Avoid gettings your Gogs instance hacked after CVE-2024-39930

Submitted by Frederic Marand on

If you are using the Gogs git server and just apply updates automatically without Reading The Fine Manual, your server automatically became vulnerable with the 0.13 releases.

The problem

In that version config section [service] was removed, after having been deprecated in the 0.12 releases, in which it was renamed to [auth].

If you did not update your config fields, the update switched your config to enabling auto-registration and other things you may not want.

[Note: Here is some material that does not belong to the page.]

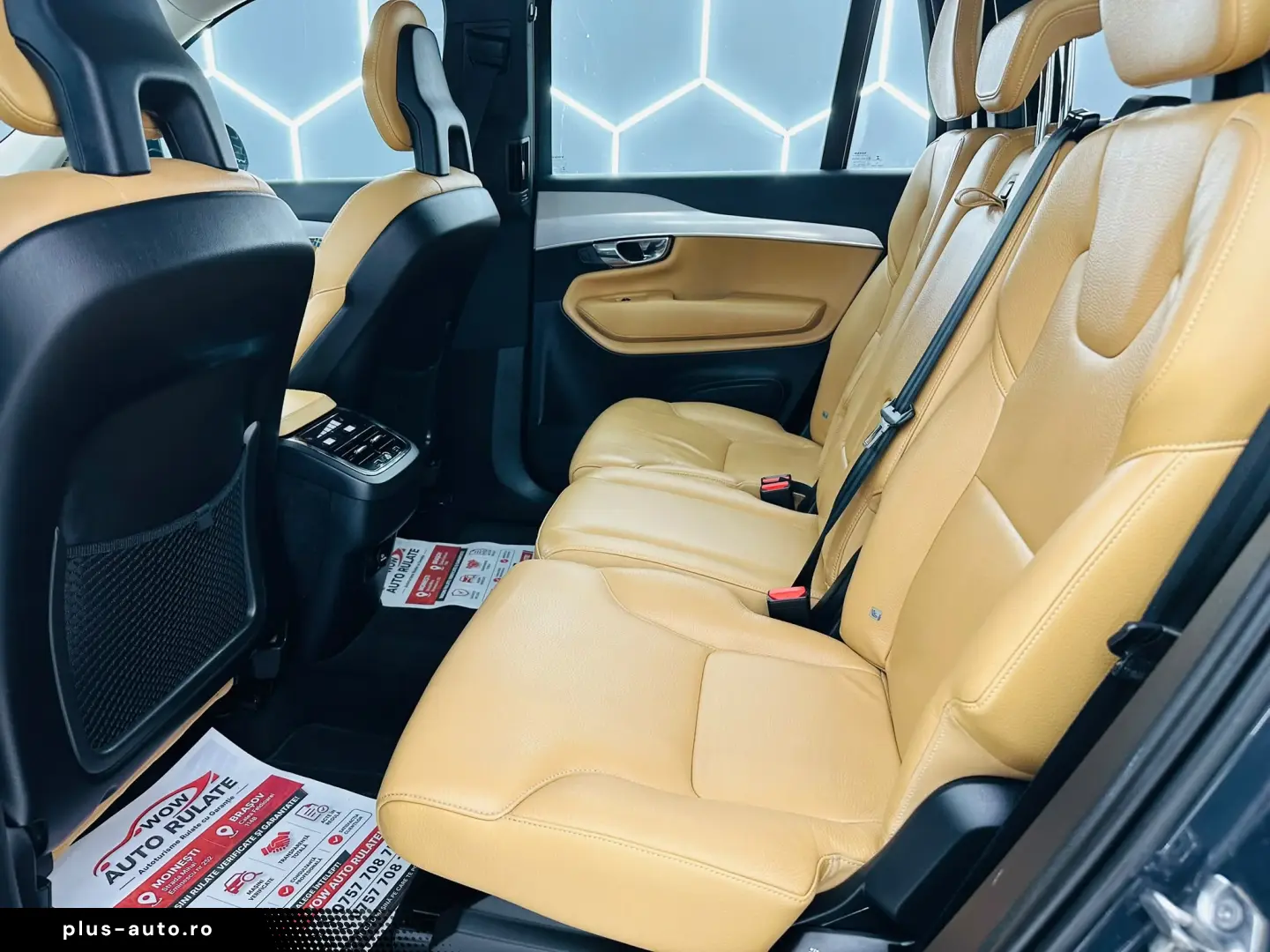 VOLVO XC90 2016 2.0D E6 4x4 Garantie 12 Luni Rate Avans 0 Do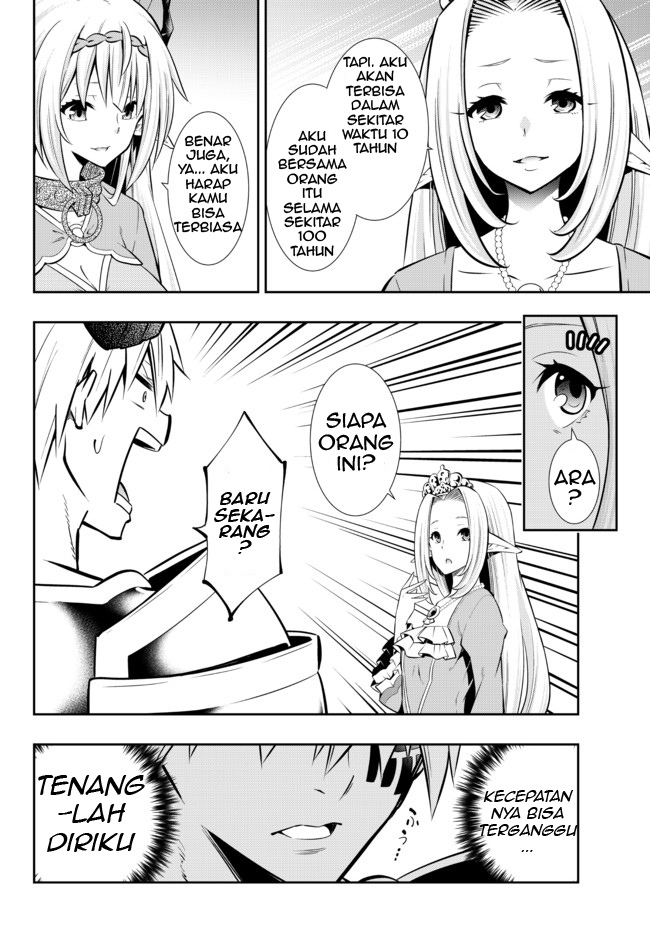 Isekai Maou to Shoukan Shoujo no Dorei Majutsu Chapter 78.2 Gambar 13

Specifically, this enables auto-registration, which furthers enabled 4 severe exploits

  • CVE-2024-39930 (CVSS score: 9.9) - Argument injection in the built-in SSH server
  • CVE-2024-39931 (CVSS score: 9.9) - Deletion of internal files
  • CVE-2024-39932 (CVSS score: 9.9) - Argument injection during changes preview
  • CVE-2024-39933 (CVSS score: 7.7) - Argument injection when tagging new releases

The fix

You probably want to read the changelog at https://github.com/gogs/gogs/blob/main/CHANGELOG.md and update your configuration file accordingly. That is, renaming your [service] section to [auth] and reviewing your settings there while you are at it.

Once this is done, check user accounts on your Gogs servers. If any new accounts registered, you will need to audit the underlying server looking for traces of further modifications, like unidentified processes running, e.g. crypto miners, access to further SSH keys, and the like.

The reminder

RTFM is not just for initial install : it is also for release notes. Each and every one of those.